Given exercise. Copy out the lines of the records word for word, from the very first line up to and including the line that contains "6.32 meters".

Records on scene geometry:
※

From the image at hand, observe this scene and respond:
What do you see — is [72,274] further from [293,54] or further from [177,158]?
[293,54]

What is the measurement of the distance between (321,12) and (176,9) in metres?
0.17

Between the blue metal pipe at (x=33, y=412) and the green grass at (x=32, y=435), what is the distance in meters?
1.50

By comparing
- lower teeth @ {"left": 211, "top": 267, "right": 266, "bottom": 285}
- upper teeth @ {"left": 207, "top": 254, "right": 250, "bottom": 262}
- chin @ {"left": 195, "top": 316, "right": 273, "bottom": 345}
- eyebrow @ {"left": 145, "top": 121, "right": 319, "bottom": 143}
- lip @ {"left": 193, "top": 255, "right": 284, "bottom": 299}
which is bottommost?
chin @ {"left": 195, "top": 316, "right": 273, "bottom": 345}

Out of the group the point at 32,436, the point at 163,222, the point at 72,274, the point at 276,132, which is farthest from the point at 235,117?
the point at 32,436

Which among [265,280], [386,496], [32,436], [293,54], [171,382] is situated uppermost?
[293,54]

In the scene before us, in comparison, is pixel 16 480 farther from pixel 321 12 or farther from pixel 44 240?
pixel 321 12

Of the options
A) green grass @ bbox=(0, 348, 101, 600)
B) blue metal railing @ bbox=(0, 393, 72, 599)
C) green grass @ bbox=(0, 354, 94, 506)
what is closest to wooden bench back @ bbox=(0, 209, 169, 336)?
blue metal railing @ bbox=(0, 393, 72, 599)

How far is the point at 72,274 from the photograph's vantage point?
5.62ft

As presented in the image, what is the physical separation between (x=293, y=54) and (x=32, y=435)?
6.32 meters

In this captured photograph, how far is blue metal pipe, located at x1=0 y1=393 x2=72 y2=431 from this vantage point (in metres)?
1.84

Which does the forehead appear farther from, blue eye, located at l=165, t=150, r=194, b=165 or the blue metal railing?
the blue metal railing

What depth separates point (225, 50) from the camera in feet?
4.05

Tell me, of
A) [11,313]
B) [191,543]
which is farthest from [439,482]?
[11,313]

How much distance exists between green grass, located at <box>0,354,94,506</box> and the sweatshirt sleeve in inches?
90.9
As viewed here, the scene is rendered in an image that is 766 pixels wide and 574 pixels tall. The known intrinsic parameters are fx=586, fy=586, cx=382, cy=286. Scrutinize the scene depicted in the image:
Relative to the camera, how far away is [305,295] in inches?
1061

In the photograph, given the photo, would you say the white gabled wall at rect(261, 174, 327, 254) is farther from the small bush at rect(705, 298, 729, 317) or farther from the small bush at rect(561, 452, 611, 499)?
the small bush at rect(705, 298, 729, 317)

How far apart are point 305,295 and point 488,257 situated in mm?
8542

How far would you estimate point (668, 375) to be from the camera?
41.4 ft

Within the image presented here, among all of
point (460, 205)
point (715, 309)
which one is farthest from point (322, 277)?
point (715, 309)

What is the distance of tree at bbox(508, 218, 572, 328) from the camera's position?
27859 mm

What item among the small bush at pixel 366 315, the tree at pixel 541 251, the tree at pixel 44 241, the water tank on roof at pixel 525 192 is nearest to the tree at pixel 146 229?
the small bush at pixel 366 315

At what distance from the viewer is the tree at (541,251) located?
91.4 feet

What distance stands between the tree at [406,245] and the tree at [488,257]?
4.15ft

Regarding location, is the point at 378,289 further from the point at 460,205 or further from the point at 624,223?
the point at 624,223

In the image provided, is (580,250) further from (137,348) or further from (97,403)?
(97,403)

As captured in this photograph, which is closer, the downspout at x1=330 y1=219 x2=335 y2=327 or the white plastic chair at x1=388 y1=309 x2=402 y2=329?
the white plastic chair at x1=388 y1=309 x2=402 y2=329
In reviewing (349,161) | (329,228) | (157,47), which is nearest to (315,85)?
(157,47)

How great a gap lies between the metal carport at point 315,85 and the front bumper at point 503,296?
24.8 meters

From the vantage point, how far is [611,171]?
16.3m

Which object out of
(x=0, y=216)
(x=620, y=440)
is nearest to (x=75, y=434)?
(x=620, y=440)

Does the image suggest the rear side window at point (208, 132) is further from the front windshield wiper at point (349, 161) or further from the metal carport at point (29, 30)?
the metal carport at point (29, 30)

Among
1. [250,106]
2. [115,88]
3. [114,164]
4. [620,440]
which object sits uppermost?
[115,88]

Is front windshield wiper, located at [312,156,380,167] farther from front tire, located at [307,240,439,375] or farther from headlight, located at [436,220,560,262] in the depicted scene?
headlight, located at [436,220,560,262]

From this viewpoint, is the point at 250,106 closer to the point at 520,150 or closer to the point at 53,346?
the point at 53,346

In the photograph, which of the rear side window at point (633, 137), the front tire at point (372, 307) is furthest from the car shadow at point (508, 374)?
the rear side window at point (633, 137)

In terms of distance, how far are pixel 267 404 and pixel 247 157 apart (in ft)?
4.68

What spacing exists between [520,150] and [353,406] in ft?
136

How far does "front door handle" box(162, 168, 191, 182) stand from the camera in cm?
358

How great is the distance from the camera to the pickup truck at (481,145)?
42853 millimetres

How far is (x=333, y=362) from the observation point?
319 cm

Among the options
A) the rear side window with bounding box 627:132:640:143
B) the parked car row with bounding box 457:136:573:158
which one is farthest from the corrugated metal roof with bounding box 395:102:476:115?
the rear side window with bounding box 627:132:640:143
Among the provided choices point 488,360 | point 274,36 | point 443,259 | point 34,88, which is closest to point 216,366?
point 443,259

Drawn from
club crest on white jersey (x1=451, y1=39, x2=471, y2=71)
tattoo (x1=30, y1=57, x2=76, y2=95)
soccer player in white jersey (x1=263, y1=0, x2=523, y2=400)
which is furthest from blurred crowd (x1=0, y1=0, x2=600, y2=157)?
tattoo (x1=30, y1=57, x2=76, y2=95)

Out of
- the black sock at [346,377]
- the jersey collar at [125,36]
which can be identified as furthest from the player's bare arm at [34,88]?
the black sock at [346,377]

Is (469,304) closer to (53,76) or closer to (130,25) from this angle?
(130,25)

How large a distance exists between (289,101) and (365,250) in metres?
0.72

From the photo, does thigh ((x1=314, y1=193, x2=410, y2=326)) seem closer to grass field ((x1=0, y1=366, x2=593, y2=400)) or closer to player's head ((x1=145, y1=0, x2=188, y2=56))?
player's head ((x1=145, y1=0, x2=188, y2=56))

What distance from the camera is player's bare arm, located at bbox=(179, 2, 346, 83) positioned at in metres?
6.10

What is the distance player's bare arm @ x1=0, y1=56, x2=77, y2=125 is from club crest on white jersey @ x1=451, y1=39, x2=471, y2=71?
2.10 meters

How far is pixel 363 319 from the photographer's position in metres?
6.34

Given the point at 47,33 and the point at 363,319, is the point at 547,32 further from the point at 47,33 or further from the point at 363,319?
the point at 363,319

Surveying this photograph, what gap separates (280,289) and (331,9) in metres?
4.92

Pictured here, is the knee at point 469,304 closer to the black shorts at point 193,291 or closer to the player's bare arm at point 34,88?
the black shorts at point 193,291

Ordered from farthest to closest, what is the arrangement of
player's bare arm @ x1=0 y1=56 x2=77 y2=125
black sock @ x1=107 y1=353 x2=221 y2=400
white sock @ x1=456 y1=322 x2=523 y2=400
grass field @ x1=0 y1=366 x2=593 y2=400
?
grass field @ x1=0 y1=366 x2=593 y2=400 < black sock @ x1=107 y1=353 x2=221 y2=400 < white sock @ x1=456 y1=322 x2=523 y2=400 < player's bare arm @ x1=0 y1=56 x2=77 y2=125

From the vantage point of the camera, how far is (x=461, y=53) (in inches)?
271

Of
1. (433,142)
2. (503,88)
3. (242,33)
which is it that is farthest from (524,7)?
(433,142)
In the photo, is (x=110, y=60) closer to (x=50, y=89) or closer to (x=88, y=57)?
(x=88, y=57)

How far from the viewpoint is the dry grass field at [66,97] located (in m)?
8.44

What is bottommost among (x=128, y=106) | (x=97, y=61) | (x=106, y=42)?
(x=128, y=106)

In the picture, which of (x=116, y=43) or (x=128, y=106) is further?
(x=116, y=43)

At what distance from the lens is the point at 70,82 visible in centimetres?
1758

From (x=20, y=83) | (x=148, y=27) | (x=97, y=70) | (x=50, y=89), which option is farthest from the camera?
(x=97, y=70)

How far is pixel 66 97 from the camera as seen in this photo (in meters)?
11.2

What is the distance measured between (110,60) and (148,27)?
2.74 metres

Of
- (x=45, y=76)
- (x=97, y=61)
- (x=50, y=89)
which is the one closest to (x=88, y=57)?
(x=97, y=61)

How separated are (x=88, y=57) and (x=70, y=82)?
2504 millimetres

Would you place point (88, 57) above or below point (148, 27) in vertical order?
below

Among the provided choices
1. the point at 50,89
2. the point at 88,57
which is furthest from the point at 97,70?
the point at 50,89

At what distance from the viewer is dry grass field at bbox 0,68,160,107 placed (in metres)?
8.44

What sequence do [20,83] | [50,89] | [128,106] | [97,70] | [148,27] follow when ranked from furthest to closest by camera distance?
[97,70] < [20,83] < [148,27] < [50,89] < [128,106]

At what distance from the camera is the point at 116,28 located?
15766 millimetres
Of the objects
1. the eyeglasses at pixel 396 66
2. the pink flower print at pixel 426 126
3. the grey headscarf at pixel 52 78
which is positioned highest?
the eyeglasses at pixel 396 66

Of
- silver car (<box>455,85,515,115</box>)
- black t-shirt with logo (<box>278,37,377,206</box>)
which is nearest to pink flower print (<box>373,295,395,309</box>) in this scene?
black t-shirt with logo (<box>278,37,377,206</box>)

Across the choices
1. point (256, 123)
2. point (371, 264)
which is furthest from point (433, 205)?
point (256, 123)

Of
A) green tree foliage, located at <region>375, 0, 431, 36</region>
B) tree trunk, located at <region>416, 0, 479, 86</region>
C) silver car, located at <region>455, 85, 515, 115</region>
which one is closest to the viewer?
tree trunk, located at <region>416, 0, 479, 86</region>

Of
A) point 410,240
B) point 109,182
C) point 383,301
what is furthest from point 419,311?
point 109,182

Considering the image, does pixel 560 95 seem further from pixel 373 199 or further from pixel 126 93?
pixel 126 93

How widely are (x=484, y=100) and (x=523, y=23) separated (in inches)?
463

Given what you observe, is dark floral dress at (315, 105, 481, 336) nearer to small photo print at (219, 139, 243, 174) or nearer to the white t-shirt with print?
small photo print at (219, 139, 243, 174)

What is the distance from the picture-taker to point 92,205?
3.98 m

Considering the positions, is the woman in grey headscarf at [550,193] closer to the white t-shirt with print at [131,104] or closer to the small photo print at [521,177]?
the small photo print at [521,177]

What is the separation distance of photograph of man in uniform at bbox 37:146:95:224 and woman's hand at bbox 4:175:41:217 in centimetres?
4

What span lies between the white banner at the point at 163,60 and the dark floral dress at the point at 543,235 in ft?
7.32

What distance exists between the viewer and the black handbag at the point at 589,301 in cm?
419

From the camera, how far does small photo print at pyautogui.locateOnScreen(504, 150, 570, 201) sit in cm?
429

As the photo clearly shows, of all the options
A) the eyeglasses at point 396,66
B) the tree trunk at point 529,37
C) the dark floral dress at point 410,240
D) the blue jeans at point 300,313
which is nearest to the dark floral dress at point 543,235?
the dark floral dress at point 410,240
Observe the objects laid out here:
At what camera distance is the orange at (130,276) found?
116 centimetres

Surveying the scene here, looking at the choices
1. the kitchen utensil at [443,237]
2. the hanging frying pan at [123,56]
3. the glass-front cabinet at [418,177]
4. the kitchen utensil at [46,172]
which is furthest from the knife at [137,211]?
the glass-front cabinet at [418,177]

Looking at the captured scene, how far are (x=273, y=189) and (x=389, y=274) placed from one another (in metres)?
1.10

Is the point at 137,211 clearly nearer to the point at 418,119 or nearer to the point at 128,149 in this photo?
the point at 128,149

※

Solution to the exercise.
From the image at hand, observe this scene and respond:
What do you see — is [72,274] further from [293,54] or further from [177,158]?
[293,54]

What is the measurement of the distance between (321,12) and (176,9) in metres?
0.17

Between the blue metal pipe at (x=33, y=412) and the green grass at (x=32, y=435), what is the distance in meters?
1.50

By comparing
- lower teeth @ {"left": 211, "top": 267, "right": 266, "bottom": 285}
- upper teeth @ {"left": 207, "top": 254, "right": 250, "bottom": 262}
- chin @ {"left": 195, "top": 316, "right": 273, "bottom": 345}
- eyebrow @ {"left": 145, "top": 121, "right": 319, "bottom": 143}
- lip @ {"left": 193, "top": 255, "right": 284, "bottom": 299}
which is bottommost?
chin @ {"left": 195, "top": 316, "right": 273, "bottom": 345}

Out of the group the point at 32,436, the point at 163,222, the point at 72,274, the point at 276,132, which is farthest from the point at 235,117?
the point at 32,436

Which among [265,280], [386,496], [32,436], [293,54], [171,382] is situated uppermost?
[293,54]

In the scene before us, in comparison, is pixel 16 480 farther from pixel 321 12 or farther from pixel 44 240?
pixel 321 12

Of the options
A) green grass @ bbox=(0, 348, 101, 600)
B) blue metal railing @ bbox=(0, 393, 72, 599)
C) green grass @ bbox=(0, 354, 94, 506)
what is closest to wooden bench back @ bbox=(0, 209, 169, 336)?
blue metal railing @ bbox=(0, 393, 72, 599)

How far is the point at 72,274 from the photograph's vantage point?
5.62ft

As presented in the image, what is the physical separation between (x=293, y=54) and (x=32, y=435)?
6.32 meters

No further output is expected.